*EXTRAIT DU TEXTE*
Installation

Thibaut mène chemin faisant son installation progressive

Vacher dans la Manche, Thibaut Giraud finira de s’installer en 2020. Entre obstacles, entraide et bienveillance de la profession agricole.

Thibaut Giraud caresse une vache, dans un pré.

Au milieu du pré vert et boueux, Thibaut Giraud dépose une botte d’enrubanné. Alertée par le bruit du tracteur, Merveille, la jeune charolaise, roule des épaules pour devancer ses congénères normandes et se servir la première. « J’aime bien le tempérament des charolaises, leur côté un peu pataud, lance le jeune agriculteur basé dans la Manche. Et c’est une vache rustique qui s’adapte bien à mon parcellaire sec et humide par endroits. »

Depuis 2009 et son stage de bac pro CGEA chez un éleveur de bêtes à concours dans la plaine de Caen, Thibaut rêve de monter son troupeau de vaches allaitantes. Mais ce hors cadre familial dispose de peu de capitaux pour s’installer. Après un BTS Acse obtenu en 2012, il devient agent de remplacement, au rythme de deux à trois missions par jour. « J’ai travaillé dans une quarantaine de fermes », précise Thibaut. Son remplacement le plus court ? Une heure. Le plus long ? Un an. « En ce moment, je travaille dans une exploitation laitière. Je cumule avec un remplacement en lait d’ânesse et du complément de main-d’œuvre sur un élevage de cochons. » Un rythme de travail effréné qui lui a permis de préparer son installation et de mettre de l’argent de côté. « J’ai mis du temps à m’installer, poursuit Thibaut. Quand des exploitants te ferment la porte parce que tu n’es pas fils de paysan… Ça m’est arrivé trois ou quatre fois. »

*CONSIGNE*
Relevez mot pour mot, dans l'article sur l'installation de Thibaut Giraud, le passage allant de « Thibaut mène chemin » jusqu'à « dans un pré. ».

*DONNÉES EXTRAITES*

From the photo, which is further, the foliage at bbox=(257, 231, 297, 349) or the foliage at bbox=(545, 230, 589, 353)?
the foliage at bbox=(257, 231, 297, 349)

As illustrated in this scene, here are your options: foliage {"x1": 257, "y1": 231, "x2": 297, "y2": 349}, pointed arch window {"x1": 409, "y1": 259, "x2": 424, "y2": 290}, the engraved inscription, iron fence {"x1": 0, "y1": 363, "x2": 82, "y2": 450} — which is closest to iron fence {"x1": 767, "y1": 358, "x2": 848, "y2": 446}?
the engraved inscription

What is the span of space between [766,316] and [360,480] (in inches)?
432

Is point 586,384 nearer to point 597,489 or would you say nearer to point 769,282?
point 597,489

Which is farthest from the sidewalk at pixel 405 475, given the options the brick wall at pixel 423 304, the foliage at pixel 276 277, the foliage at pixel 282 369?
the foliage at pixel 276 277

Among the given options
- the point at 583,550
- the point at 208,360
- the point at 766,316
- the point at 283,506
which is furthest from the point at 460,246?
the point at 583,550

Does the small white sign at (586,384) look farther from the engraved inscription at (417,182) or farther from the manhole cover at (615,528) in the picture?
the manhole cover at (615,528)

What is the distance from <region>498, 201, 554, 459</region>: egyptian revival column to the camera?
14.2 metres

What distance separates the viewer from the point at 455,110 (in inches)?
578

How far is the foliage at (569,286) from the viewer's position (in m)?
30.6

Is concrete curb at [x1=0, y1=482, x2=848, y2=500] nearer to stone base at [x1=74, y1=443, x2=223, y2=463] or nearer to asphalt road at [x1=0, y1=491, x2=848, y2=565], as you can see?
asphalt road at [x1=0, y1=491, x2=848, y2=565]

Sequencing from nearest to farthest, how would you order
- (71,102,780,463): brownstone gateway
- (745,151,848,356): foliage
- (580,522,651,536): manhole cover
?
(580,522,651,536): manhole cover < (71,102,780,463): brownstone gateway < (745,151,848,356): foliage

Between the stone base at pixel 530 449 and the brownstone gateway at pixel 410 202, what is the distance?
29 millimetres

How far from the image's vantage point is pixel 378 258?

*RÉPONSE CI-DESSOUS*
Thibaut mène chemin faisant son installation progressive

Vacher dans la Manche, Thibaut Giraud finira de s’installer en 2020. Entre obstacles, entraide et bienveillance de la profession agricole.

Thibaut Giraud caresse une vache, dans un pré.